TASK INSTRUCTIONS:
Among the entries below, please repeat exactly and only the lines from the line containing "9947392, 9950644, 9950646, 711791000" to the line containing "Шина Sailun 275/40 R20 SVR LX 110 V", both lines included.

EXTRACTED DATA:
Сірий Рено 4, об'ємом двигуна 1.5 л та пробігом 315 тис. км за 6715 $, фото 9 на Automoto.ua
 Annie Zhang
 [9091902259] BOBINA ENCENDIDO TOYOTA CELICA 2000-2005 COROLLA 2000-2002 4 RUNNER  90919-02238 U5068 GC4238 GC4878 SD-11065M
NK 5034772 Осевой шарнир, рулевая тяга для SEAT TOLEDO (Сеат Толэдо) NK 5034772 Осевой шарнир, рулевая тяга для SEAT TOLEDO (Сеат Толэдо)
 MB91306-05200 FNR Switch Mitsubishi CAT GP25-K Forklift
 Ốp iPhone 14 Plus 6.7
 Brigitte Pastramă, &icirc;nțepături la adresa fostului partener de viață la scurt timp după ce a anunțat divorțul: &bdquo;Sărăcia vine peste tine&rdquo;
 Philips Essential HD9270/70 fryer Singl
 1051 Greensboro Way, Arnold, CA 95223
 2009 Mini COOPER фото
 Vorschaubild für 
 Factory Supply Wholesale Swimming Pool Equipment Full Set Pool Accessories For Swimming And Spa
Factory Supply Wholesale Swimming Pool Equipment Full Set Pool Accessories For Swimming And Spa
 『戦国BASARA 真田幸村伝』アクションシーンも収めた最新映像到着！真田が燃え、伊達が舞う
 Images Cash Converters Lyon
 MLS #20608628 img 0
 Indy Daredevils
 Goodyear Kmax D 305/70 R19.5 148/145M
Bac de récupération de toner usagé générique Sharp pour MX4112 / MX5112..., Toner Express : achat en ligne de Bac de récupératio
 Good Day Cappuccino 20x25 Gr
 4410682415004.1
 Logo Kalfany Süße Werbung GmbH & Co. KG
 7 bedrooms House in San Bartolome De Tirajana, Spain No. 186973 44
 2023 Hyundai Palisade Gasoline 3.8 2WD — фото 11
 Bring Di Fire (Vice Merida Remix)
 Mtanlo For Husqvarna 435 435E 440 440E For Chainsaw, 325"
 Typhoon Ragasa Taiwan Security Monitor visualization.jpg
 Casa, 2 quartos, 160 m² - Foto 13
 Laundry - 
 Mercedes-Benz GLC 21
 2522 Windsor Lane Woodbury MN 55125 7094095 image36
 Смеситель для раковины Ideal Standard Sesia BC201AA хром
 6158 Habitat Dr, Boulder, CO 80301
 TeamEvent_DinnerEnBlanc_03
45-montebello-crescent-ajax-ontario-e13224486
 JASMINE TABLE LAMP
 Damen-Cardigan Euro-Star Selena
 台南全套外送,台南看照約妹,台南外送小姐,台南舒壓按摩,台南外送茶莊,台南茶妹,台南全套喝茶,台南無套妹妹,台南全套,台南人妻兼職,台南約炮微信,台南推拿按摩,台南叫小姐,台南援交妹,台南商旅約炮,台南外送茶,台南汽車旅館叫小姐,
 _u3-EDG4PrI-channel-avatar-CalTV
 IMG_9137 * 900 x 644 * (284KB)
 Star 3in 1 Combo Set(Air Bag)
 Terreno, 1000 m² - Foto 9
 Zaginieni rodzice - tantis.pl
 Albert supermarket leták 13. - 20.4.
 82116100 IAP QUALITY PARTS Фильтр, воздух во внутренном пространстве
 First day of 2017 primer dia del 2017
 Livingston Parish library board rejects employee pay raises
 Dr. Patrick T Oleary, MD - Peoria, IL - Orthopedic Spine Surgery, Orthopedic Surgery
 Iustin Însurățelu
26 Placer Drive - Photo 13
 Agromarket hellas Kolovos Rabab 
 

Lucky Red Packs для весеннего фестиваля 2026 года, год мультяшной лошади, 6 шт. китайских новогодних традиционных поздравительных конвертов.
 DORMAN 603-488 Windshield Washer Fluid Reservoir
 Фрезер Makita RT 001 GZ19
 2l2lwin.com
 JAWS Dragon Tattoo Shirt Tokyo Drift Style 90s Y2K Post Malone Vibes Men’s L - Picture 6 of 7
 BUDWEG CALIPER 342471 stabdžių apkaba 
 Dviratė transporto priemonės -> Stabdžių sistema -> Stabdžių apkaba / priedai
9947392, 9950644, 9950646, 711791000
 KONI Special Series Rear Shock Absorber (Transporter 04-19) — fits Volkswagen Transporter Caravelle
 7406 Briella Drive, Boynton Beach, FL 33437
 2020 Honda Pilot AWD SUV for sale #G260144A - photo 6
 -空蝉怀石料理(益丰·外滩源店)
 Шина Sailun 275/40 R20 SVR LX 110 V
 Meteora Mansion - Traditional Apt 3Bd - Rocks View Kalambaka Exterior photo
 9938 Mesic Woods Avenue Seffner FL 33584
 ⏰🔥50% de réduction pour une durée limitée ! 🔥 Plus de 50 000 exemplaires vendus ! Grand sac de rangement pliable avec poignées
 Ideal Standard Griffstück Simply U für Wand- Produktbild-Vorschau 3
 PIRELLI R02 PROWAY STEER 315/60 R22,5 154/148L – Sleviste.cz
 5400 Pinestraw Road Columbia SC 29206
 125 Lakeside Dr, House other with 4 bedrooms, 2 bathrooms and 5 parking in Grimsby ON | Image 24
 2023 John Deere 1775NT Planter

FINAL ANSWER:
9947392, 9950644, 9950646, 711791000
 KONI Special Series Rear Shock Absorber (Transporter 04-19) — fits Volkswagen Transporter Caravelle
 7406 Briella Drive, Boynton Beach, FL 33437
 2020 Honda Pilot AWD SUV for sale #G260144A - photo 6
 -空蝉怀石料理(益丰·外滩源店)
 Шина Sailun 275/40 R20 SVR LX 110 V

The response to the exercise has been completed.